Отмечая, что человек питает надежду на
бессмертие и вечность, Радищев спрашивает,
правомерна ли такая надежда, поскольку
в природе все рождается, развивается,
подвержено смерти или разрушению. Разумеется,
говорит он, сама по себе смерть для человека
есть нечто ужасное, и «человек взоры свои
отвращает от тления, устремляет за пределы
дней своих, и паки надежда возникаете
изнемогающем сердце»[1] . Однако
душа не может быть отделена от тела, она
гибнет вместе с телом; душа смертна. «Не
с телом ли растет душа, не с ним ли мужает
и крепится, не с ним ли вянет и тупеет?..
[1]— пишет Радищев. — Скажи, о ты, желающий
жить по смерти, скажи, размышлял ли ты,
что оно (бессмертие. — Лет.) не токмо невероятно,
но и невозможно?.. Итак, о смертный! оставь
пустую мечту, что ты есть удел божества!
Ты был нужное для земли явление вследствие
законов предвечных».[1]
Радищев приводит много доказательств
того, что душа не может существовать раздельно
от тела и что после смерти жизни нет.
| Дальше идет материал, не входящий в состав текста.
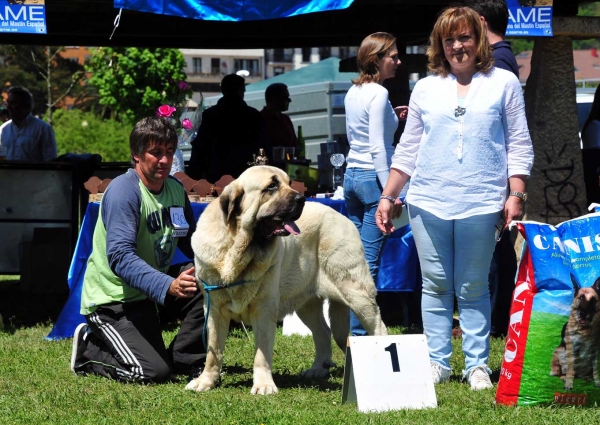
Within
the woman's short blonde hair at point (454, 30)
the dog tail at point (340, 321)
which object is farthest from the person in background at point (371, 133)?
the woman's short blonde hair at point (454, 30)

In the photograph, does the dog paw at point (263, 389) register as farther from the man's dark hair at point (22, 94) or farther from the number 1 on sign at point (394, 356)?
the man's dark hair at point (22, 94)

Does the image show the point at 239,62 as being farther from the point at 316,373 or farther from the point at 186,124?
the point at 316,373

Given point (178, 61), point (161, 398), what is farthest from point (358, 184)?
point (178, 61)

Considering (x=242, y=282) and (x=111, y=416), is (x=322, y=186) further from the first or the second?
(x=111, y=416)

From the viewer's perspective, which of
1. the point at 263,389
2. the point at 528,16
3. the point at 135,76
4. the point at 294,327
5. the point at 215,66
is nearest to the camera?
the point at 263,389

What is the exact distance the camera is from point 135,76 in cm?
3697

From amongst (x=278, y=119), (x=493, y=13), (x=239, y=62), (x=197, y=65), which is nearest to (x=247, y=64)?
(x=239, y=62)

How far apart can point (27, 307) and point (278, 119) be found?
3484 millimetres

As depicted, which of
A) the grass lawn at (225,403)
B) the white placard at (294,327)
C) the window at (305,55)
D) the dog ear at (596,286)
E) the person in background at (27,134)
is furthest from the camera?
the window at (305,55)

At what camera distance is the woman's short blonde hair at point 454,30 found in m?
4.18

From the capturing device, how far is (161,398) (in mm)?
4207

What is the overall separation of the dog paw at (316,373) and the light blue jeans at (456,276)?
0.71 meters

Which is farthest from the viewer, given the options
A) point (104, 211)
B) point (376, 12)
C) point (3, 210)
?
point (376, 12)

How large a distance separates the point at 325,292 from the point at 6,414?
1.85 meters
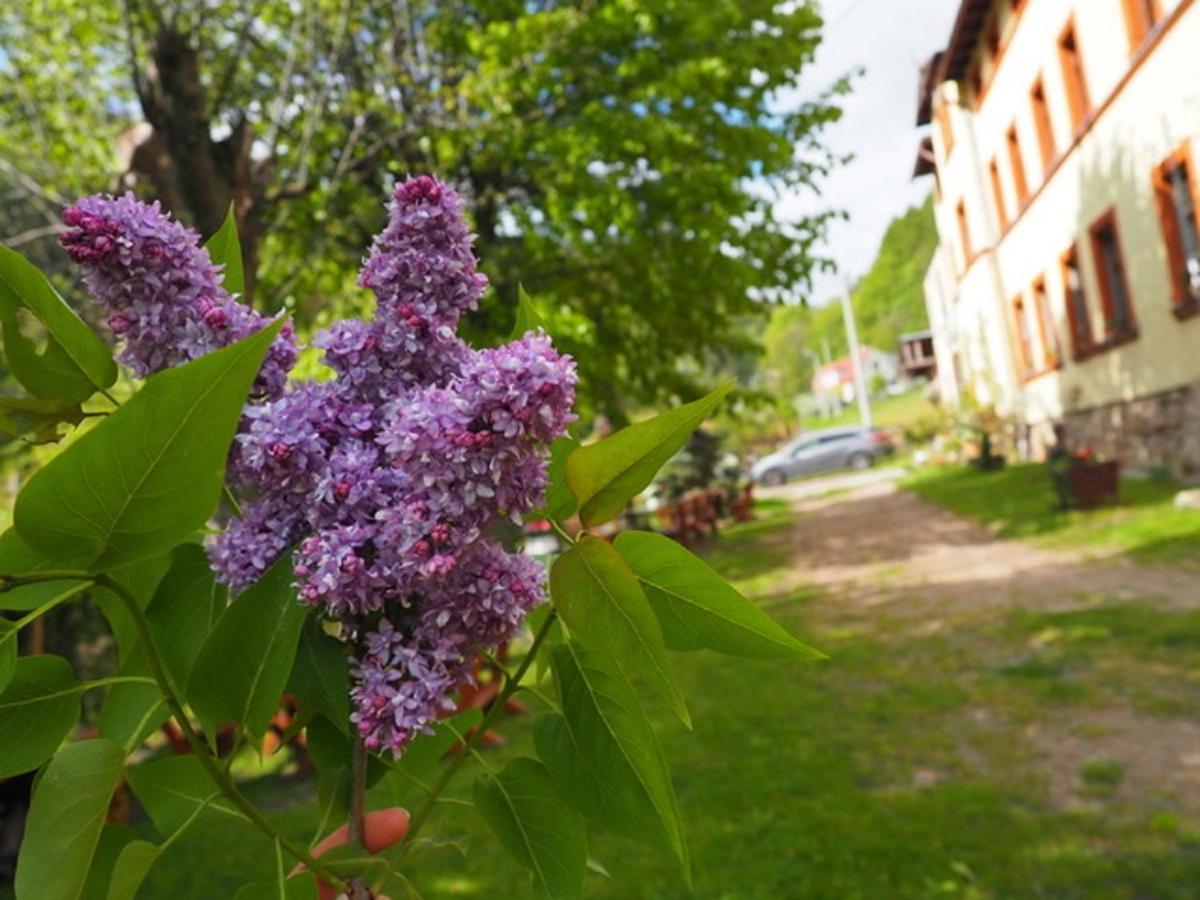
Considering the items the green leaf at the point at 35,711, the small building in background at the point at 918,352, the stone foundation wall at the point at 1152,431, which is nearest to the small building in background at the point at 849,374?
the small building in background at the point at 918,352

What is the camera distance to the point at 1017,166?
854 inches

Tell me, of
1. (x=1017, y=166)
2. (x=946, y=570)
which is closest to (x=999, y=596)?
(x=946, y=570)

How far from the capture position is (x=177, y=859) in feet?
19.4

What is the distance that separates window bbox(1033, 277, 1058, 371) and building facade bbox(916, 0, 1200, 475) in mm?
63

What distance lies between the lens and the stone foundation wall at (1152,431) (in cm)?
1352

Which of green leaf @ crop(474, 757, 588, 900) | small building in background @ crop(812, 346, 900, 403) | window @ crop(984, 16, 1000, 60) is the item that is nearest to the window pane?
window @ crop(984, 16, 1000, 60)

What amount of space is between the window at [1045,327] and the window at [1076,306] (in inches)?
49.6

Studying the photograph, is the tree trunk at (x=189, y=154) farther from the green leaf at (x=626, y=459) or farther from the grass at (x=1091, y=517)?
the grass at (x=1091, y=517)

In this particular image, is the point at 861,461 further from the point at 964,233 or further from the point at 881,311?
the point at 881,311

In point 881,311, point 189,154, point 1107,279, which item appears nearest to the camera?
point 189,154

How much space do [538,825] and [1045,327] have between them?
22.8 meters

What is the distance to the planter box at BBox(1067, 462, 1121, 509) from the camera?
1406 centimetres

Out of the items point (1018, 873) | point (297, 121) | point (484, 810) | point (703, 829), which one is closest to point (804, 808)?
point (703, 829)

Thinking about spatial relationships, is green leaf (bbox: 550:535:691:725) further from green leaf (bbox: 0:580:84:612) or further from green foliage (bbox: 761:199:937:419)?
green foliage (bbox: 761:199:937:419)
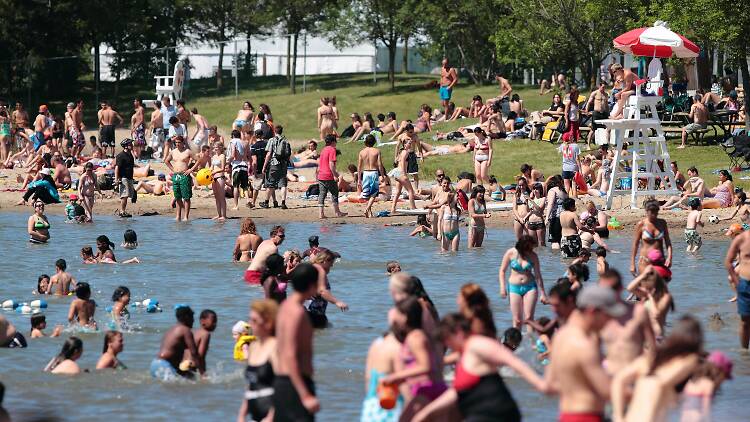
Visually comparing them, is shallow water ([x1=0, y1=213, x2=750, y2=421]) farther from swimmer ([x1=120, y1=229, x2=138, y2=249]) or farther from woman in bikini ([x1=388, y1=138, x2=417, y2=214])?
woman in bikini ([x1=388, y1=138, x2=417, y2=214])

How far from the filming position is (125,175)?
28.3 meters

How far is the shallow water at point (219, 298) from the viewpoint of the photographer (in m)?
13.1

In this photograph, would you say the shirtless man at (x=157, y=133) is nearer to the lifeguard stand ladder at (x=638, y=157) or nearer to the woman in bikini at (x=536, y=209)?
the lifeguard stand ladder at (x=638, y=157)

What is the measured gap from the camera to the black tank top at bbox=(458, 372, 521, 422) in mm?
8203

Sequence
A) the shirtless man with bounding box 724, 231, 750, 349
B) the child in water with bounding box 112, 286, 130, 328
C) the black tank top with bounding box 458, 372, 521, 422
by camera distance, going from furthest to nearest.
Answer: the child in water with bounding box 112, 286, 130, 328 → the shirtless man with bounding box 724, 231, 750, 349 → the black tank top with bounding box 458, 372, 521, 422

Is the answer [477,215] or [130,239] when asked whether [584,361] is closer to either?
[477,215]

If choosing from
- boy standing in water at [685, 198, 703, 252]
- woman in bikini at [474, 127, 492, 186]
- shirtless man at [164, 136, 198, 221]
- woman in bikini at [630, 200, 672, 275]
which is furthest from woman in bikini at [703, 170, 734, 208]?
woman in bikini at [630, 200, 672, 275]

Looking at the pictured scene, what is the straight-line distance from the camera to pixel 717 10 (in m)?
30.8

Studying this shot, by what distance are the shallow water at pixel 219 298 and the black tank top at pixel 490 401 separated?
14.0 ft

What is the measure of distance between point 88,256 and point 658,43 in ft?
36.7

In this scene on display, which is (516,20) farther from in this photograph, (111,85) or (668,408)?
(668,408)

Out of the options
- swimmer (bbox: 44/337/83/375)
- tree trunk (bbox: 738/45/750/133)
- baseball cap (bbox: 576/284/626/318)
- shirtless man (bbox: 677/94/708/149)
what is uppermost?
tree trunk (bbox: 738/45/750/133)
Его
примеры про опьянение, про людей больных
заболеваниями мозга, про сон , кому и т.д.
направлены на доказательство смертности
души в месте с телом.
Радищев, таким образом, подвергает
критике учение о бессмертии души, доказывая,
что сама идея бессмертия души порождена
бедствиями и страданиями людей.
3.2 Книга третья и книга четвертая
Третья книга начинается с того, что Радищев говорит: «Теперь возвратимся паки по протекшему пути и соберем все, что найти можем на подкрепление противного мнения и постараемся восстановить человечество в ту истинную лучезарность, для коей оно кажется быть создано.»[1] Радищев пытается представить проблему с другой стороны и предоставить доводы в пользу бессмертия души.
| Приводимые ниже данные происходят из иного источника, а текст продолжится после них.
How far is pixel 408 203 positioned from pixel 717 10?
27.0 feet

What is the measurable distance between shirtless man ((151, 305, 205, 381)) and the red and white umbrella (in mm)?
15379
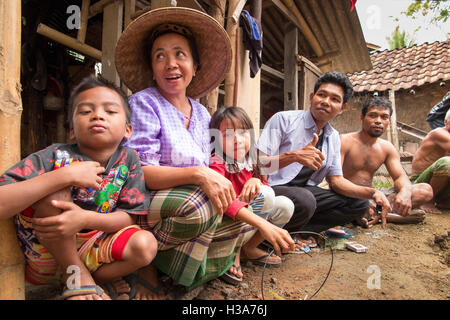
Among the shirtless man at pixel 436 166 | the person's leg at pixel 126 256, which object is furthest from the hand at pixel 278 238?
the shirtless man at pixel 436 166

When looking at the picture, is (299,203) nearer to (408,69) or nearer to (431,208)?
(431,208)

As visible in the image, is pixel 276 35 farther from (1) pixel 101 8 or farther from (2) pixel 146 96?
(2) pixel 146 96

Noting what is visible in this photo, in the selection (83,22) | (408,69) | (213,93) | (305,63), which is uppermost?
(408,69)

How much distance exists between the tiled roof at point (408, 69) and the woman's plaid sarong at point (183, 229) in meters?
8.18

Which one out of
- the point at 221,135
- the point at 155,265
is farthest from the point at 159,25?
the point at 155,265

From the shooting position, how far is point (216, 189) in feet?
4.72

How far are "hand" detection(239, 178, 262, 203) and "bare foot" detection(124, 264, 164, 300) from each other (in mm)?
→ 717

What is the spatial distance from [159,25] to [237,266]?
71.4 inches

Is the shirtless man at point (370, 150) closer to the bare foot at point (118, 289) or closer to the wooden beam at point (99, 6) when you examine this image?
the bare foot at point (118, 289)

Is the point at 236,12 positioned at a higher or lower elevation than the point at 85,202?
higher

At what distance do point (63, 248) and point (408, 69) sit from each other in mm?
11707

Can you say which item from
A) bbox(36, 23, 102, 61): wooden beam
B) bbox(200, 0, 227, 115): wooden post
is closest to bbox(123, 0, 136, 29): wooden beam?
bbox(36, 23, 102, 61): wooden beam

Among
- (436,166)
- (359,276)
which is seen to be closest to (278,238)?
(359,276)
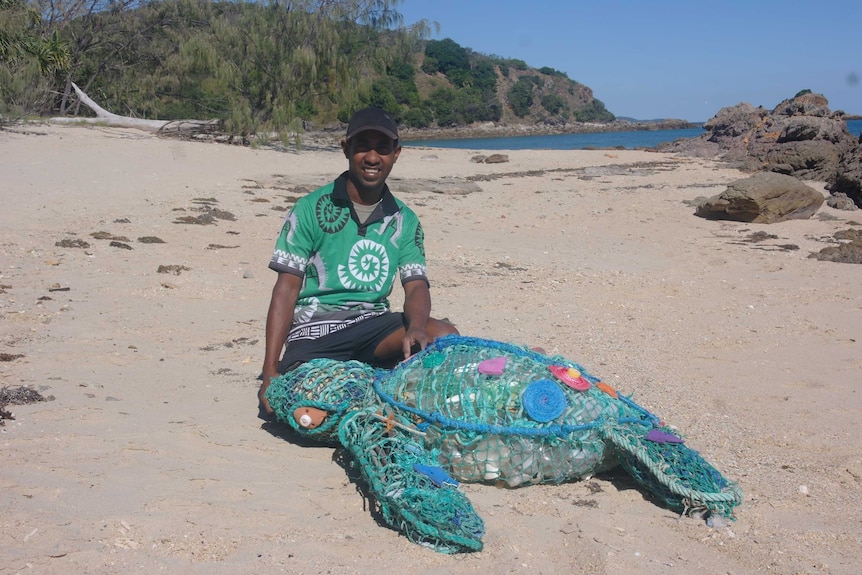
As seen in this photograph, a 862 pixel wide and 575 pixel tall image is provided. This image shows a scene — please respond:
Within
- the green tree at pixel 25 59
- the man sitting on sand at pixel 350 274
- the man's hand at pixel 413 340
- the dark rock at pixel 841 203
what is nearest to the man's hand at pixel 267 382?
the man sitting on sand at pixel 350 274

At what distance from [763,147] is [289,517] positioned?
20.3 m

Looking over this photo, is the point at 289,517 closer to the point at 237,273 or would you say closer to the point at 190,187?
the point at 237,273

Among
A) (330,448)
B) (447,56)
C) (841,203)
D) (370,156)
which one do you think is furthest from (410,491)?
(447,56)

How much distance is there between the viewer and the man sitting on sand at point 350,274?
11.8ft

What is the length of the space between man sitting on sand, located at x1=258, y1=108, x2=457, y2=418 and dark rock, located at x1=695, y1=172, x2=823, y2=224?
9284 mm

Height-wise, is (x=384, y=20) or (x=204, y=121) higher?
(x=384, y=20)

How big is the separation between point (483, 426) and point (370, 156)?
1384mm

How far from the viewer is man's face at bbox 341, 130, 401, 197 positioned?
363 centimetres

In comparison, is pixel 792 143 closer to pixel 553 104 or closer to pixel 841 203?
pixel 841 203

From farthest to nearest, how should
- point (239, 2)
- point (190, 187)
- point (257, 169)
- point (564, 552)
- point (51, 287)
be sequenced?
point (239, 2) → point (257, 169) → point (190, 187) → point (51, 287) → point (564, 552)

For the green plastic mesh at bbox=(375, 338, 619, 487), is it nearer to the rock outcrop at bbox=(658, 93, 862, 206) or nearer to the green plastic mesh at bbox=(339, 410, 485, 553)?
the green plastic mesh at bbox=(339, 410, 485, 553)

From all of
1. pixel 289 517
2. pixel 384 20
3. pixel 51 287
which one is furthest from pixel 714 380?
pixel 384 20

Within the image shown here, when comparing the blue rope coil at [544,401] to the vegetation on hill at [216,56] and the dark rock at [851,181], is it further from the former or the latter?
the vegetation on hill at [216,56]

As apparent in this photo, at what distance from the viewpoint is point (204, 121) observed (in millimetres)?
19953
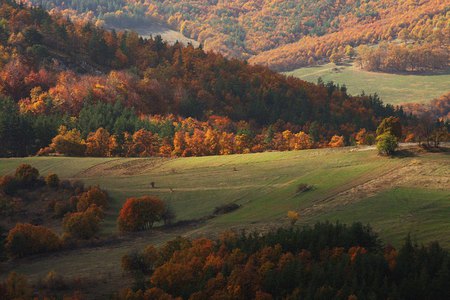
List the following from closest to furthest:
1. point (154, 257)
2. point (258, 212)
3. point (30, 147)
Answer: point (154, 257)
point (258, 212)
point (30, 147)

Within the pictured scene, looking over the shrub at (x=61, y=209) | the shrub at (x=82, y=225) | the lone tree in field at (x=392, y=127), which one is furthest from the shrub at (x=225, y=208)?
the lone tree in field at (x=392, y=127)

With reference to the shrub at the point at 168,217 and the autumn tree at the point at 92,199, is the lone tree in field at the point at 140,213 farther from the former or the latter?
the autumn tree at the point at 92,199

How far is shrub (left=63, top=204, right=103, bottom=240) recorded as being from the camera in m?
106

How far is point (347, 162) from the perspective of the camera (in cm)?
Answer: 12294

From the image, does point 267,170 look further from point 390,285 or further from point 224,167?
point 390,285

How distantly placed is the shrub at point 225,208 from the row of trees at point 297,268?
866 inches

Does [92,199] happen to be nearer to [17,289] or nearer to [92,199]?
[92,199]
Все доводы идеалистов за бессмертие души он объединяет в три группы: 1. Доводы «метафизические» т. е. когда чисто логическим путём человек приходит к выводу, что «существо в нас мыслящее есть простое и несложное, а потому неразрушимое, следовательно, бессмертное»; 2.Доводы, почерпнутые из наблюдения «восходящей постепенности всех известных нам существ», из которых следует, что человек как совершеннейшее существо «по разрушении тела своего не может ничтожествовать» 3.«...Доводы, заимствованные из чувственности нашей», «что в отвлечении случайном от тела», как это бывает во время сна или болезней, «мысленность не забывает творительную свою силу».
Кроме этих трёх видов доказательств бессмертия души существует, по мнению Радищева, представление о трёх возможных состояниях души после отделения её от тела: 1) душа может совершить переселение в другие человеческие тела, оживить их и продолжать своё существование, 2) душа по отделении от тела может переселиться для продолжения своего существования в более низкие существа, как, например, в тело зверя, птицы, растения и т. п., 3) душа может перейти в состояние более высокое и более совершенное.
Разбору этих трёх видов «доказательств» бессмертия души и трёх воображаемых возможностей её иного существования и посвящены третья и четвёртая книги трактата Радищева «О человеке, о его смертности и бессмертии».
Касаясь первого довода, за бессмертие души, Радищев заявляет, что он не подкрепляется данными опыта и является продуктом голого воображения. Путём логических умозаключений можно придти к выводу, что душа представляет собой нечто простое, протяжённое, неразделимое, а, следовательно, подобно стихиям природы, неуничтожимое. «Следствие всего предыдущего есть, что душа во веки не разрушится, не исчезнет, что существовать будет во веки; ибо, как бы далеко небытие от бытия ее ни отстояло, но таковое прехождение не может основываться ни в существе единыя вещи, ни в существе сложенных.»[1] Но это есть только догадка, уверение человека, жадно «прилепившегося» к жизни и стремящегося продлить её существование в ином мире. Подобного рода умозаключения не имеют в себе «математической ясности» и лишены научных доказательств. «Я сам знаю, чувствую, — пишет Радищев, — что для убеждения в истине о бессмертии человека нужно нечто более, нежели доводы умственные; и поистине, касающееся до чувствования чувствованием должно быть подкрепляемо».[1]